▶ **TASK INSTRUCTIONS**
Go through the data below. Pull out every line that has the word "level".

+++ EXTRACTED INFORMATION +++

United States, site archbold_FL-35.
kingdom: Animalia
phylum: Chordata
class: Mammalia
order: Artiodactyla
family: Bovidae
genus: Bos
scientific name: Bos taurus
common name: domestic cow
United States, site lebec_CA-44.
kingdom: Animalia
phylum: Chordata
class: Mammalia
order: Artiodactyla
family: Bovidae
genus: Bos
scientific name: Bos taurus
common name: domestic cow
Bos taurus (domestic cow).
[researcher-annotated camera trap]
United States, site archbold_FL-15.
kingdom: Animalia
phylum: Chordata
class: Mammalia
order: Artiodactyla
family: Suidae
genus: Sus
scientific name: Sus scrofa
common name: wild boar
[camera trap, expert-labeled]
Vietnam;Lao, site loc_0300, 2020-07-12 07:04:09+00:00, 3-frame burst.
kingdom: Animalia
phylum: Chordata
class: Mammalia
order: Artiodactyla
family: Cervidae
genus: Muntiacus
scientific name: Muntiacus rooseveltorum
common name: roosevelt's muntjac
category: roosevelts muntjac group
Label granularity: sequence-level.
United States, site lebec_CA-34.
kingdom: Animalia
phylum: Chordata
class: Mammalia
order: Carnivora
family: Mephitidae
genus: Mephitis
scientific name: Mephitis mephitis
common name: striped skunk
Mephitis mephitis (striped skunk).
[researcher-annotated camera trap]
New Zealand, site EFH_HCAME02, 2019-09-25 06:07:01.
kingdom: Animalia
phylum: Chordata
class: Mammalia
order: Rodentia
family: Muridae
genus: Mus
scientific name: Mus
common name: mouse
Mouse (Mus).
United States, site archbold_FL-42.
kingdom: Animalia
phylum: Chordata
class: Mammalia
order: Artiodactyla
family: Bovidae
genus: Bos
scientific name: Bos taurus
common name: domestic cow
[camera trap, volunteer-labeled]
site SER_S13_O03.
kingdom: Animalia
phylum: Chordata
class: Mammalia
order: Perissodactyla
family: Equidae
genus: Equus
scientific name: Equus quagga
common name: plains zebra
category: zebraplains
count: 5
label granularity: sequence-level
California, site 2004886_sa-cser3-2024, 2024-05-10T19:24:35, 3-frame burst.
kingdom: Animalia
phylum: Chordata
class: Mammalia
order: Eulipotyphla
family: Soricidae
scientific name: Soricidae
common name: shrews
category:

+++

▶ **RESULT OF THIS TASK**
Label granularity: sequence-level.
label granularity: sequence-level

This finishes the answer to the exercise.